Councilmember Paul Guillaume expressed frustration at what he said was a lack of responsibility and concern for the 35-plus Brickhouse employees – half of whom have worked there since the tavern opened a decade ago – on the part of management.
“It’s hard for me to swallow, quite frankly, based on what I’ve heard,” he said. “It seems to me it all boils down to personal responsibility. Everybody assumed everybody was doing their particular job and nobody appeared to have oversight. I feel like they’re bearing the brunt of the lack of responsibility on you as an owner.”
Guillaume said probation will give Larsen the opportunity to demonstrate she understands the severity of the violations and her responsibility to her employees.

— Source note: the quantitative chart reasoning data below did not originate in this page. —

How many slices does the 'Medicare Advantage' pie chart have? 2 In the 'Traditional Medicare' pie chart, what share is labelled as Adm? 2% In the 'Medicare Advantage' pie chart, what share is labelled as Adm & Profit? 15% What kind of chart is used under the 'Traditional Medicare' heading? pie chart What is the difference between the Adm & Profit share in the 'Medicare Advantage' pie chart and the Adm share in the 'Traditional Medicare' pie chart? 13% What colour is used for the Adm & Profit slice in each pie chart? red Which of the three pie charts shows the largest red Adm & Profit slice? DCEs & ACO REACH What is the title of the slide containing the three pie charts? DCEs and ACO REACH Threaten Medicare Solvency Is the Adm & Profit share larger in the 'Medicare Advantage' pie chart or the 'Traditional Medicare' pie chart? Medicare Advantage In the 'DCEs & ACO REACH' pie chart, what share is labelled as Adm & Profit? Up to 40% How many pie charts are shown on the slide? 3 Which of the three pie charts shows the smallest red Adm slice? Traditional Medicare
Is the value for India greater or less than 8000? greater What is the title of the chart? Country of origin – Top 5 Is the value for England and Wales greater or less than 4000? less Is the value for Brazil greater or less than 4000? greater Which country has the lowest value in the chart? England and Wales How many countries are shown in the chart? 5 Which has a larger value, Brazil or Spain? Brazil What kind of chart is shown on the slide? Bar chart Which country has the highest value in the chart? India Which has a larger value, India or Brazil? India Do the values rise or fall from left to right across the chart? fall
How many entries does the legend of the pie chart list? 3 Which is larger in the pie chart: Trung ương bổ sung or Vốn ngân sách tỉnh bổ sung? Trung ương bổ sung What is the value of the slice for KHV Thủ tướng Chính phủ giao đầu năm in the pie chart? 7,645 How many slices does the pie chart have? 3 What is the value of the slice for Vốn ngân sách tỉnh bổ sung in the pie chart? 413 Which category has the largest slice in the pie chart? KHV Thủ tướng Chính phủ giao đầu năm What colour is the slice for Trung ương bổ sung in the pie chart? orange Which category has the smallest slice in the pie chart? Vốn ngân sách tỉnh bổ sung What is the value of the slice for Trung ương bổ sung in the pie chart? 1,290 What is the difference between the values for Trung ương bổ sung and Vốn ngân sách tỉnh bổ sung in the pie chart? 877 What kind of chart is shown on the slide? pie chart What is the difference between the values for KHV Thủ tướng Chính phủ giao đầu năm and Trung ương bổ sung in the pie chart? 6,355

“That’s the most important thing, particularly in these times,” he said.
Larsen testified at Tuesday’s hearing that the bar manager no longer is employed at Brickhouse and that all current employees have undergone training through an online program. She said cameras have been installed, and staff has been instructed to immediately report any issues to police.
Larsen said the bar also has eliminated “well drinks” – cheap alcohol – in an attempt to curb overindulgence and attract a better crowd.
As a condition of Brickhouse’s probation, Larsen will be required to file a monthly affidavit about training and “any other requirements the city makes them report to us,” Cooper said.
Brady said the hope is that probation will help the business develop better practices.
“It puts you into a habit of doing certain things in a certain way for a period of time,” he said. “Hopefully after probation is over, you’ll continue to do those things in that way that provides a safe environment for your customers, and one in which your employees can make a living.”